• _RAW RECORDS_
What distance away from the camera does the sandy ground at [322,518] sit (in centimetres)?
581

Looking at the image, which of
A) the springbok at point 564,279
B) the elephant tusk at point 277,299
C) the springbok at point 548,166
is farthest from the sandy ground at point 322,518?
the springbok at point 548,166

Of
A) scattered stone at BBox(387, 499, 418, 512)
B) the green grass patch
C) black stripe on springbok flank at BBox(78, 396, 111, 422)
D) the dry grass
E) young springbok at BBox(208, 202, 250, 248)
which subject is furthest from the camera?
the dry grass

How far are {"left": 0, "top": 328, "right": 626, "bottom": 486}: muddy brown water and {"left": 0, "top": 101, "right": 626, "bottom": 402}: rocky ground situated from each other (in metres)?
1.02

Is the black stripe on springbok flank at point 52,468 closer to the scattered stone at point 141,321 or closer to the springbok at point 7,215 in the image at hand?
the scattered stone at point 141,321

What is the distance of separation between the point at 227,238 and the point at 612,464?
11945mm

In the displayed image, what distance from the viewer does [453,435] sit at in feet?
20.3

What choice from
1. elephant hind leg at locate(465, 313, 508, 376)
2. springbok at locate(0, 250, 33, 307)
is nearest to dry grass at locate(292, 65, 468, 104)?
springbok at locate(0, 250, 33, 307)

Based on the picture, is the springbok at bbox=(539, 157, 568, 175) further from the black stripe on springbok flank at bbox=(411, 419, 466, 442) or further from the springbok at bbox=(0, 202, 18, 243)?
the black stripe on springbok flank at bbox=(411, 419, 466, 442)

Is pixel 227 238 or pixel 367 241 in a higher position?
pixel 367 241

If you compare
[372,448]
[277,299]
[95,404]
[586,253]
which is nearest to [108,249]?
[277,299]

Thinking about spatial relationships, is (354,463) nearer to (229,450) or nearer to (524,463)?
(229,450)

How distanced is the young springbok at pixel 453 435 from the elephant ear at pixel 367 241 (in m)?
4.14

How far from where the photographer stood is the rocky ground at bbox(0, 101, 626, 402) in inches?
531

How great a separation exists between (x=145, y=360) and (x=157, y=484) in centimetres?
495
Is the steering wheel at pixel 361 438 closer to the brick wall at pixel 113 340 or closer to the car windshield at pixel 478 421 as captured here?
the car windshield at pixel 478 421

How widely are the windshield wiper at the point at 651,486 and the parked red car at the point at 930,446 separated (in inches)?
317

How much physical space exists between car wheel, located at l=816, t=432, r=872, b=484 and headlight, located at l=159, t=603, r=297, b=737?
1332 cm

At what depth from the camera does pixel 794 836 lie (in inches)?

• _PROBLEM STATEMENT_
Copy out, word for word, the rows from the line containing "Is pixel 227" through the final line of the rows, both ends included.

• _ANSWER FOR THE TASK_
Is pixel 227 238 or pixel 367 241 in a higher position?
pixel 367 241

If you compare
[372,448]
[277,299]
[95,404]
[586,253]
which is nearest to [108,249]?
[277,299]

Thinking about spatial relationships, is (354,463) nearer to (229,450) or nearer to (524,463)?
(229,450)

How distanced is the young springbok at pixel 453 435 from the elephant ear at pixel 367 241 (in m)?
4.14

How far from where the photographer stood is the rocky ground at bbox(0, 101, 626, 402) in inches?
531

How great a separation exists between (x=145, y=360) and (x=157, y=484) in centimetres?
495
Is the steering wheel at pixel 361 438 closer to the brick wall at pixel 113 340 or closer to the car windshield at pixel 478 421 as captured here?
the car windshield at pixel 478 421

How widely are the windshield wiper at the point at 651,486 and the parked red car at the point at 930,446 separated (in inches)?
317

How much physical space exists between car wheel, located at l=816, t=432, r=872, b=484 and headlight, located at l=159, t=603, r=297, b=737?
1332 cm

At what depth from the camera does pixel 794 836 lie (in inches)?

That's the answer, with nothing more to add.